Rabindranath Tagore, (Jorasanko Takurban, Calcutá, 1861-1941)

 Poesias de Tagore (O Músico e o Poeta)

versão de Augusto Casimiro (São Gonçalo, Amarante, 1889 - Lisboa, 1967)

6 de março de 2024

o início de CINCO DIAS, CINCO NOITES

 

«Com 19 anos incompletos, André viu-se forçado a emigrar.»

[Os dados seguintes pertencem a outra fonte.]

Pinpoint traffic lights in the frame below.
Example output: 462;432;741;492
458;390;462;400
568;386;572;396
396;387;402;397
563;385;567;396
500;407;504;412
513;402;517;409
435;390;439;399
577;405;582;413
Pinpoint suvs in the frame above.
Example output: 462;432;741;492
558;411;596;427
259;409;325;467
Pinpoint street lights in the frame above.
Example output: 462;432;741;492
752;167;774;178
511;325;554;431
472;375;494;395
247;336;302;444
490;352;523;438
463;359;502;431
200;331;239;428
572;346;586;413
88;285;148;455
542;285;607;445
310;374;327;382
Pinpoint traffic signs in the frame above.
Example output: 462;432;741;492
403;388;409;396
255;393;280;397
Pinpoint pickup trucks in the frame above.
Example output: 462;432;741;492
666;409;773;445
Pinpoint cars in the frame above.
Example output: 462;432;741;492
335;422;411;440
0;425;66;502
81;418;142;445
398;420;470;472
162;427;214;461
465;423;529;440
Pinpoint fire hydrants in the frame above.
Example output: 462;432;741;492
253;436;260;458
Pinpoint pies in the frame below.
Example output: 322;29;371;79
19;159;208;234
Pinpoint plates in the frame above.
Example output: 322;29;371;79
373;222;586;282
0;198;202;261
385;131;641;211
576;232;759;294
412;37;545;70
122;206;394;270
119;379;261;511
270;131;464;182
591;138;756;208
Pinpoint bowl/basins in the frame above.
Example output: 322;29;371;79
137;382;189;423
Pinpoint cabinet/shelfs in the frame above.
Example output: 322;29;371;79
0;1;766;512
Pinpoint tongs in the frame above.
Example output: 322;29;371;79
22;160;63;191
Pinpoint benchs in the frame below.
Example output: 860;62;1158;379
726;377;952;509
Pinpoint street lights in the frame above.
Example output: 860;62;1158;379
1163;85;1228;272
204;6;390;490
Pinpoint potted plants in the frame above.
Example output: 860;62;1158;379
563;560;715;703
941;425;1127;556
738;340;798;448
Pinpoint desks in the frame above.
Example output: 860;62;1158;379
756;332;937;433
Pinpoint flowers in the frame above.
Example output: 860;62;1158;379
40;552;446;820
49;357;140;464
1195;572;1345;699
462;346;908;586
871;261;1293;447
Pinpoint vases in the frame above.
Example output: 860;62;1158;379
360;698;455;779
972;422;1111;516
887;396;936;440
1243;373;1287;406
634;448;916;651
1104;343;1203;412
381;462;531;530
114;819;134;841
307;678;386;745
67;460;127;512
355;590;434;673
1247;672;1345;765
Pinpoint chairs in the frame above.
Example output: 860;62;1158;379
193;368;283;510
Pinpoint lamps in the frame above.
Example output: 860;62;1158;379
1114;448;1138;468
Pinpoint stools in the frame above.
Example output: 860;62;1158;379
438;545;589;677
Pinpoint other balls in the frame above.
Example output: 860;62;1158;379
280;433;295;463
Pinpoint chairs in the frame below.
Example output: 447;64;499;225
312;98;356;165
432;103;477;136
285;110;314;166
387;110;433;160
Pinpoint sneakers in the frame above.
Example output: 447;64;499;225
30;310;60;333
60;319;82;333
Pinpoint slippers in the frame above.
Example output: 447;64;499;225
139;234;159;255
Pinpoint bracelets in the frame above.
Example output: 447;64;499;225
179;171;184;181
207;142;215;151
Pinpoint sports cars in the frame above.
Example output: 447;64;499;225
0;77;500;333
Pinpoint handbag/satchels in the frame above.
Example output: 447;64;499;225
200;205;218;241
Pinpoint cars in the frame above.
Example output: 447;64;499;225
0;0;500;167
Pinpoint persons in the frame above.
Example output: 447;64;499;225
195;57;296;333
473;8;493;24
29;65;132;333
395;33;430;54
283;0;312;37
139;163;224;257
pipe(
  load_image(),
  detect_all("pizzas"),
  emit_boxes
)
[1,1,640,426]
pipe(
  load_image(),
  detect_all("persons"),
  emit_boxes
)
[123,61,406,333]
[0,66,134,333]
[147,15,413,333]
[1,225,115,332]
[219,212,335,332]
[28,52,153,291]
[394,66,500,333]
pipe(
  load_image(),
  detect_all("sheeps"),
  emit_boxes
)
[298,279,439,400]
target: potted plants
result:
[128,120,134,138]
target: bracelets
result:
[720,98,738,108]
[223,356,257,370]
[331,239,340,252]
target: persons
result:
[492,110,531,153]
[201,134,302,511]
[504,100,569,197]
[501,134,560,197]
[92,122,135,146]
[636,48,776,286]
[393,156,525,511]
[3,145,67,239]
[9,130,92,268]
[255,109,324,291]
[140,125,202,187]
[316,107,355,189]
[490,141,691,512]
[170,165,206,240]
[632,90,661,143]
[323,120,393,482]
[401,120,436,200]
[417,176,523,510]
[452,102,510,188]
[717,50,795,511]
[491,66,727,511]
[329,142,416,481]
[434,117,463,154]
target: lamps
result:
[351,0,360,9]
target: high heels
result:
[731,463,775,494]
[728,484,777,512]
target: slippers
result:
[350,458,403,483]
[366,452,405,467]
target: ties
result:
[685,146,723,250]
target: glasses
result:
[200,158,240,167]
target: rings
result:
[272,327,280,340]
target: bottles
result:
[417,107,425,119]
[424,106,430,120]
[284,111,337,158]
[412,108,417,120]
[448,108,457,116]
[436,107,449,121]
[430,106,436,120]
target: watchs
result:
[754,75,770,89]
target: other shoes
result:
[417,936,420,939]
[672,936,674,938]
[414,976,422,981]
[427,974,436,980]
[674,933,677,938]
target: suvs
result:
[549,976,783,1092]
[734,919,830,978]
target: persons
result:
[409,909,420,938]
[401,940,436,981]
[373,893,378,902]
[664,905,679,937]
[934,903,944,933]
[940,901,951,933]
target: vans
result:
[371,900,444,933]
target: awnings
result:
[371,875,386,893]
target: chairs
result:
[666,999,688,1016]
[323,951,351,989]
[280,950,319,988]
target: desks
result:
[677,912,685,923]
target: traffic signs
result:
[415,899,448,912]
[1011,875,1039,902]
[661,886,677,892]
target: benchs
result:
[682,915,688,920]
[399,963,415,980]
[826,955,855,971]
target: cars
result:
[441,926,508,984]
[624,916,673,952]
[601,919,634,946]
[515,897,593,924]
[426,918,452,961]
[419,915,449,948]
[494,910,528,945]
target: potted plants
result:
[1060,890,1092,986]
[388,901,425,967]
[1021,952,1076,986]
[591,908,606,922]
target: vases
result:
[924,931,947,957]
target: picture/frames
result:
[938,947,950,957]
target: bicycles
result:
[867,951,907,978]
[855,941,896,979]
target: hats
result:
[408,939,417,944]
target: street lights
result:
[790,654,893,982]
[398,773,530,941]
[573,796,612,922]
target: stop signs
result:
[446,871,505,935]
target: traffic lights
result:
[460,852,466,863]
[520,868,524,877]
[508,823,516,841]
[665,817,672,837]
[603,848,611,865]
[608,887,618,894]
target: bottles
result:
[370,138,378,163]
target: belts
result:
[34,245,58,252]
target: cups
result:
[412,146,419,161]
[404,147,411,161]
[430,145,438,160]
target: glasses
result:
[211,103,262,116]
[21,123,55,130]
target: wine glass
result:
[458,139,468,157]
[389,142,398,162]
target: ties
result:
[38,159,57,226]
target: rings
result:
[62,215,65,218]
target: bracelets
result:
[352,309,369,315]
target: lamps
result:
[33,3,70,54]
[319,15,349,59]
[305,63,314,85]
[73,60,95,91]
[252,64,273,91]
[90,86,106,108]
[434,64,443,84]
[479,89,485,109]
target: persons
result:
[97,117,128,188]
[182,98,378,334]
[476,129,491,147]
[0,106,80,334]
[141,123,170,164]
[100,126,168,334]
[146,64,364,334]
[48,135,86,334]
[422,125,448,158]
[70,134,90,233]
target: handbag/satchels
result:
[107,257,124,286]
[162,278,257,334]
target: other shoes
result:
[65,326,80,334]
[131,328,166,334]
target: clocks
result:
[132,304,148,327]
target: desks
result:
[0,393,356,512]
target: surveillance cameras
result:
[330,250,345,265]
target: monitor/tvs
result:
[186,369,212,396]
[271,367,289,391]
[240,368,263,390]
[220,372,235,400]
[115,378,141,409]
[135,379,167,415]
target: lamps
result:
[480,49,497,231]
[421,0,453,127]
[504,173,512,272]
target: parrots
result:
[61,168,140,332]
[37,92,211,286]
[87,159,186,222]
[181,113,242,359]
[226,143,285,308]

Manuel Tiago, Cinco Dias, Cinco Noites [1975], Lisboa, Editorial «Avante!», 1994, p. 9.

4 de março de 2024

15 formulações poéticas - #14. José Tolentino Mendonça

 «[...] creio que é o silêncio que escreve o poema. As palavras estão lá para o testemunhar. Porque o poema não é a evidência, mas a interrogação, a sugestão, a lacuna, a fenda, a porta entreaberta, a possibilidade de viagem para cá e para lá dele.»

3 de março de 2024

101 poemas portugueses - #24.


CANÇÃO DUMA SOMBRA 


Ah, se não fosse a névoa da manhã
E a velhinha, para ouvir a voz das cousas,
                    Eu não era o que sou.

Se não fosse esta fonte, que chorava,
E como nós cantava e que secou...
E este sol que eu comungo de joelhos,
                     Eu não era o que sou.

Ah, se não fosse este luar, que chama
Os espectros à vida e se inflitrou,
Como fluido mágico, em meu ser,
                    Eu não era o que sou.

Ah, se não fosse o vento, que embalou
Meu coração e as nuvens, nos seus braços,
                    Eu não era o que sou.

Sem esta terra funda e fundo rio,
Que ergue as asas e sobe, em claro voo;
Sem estes ermos montes e arvoredos,
                    Eu não era o que sou.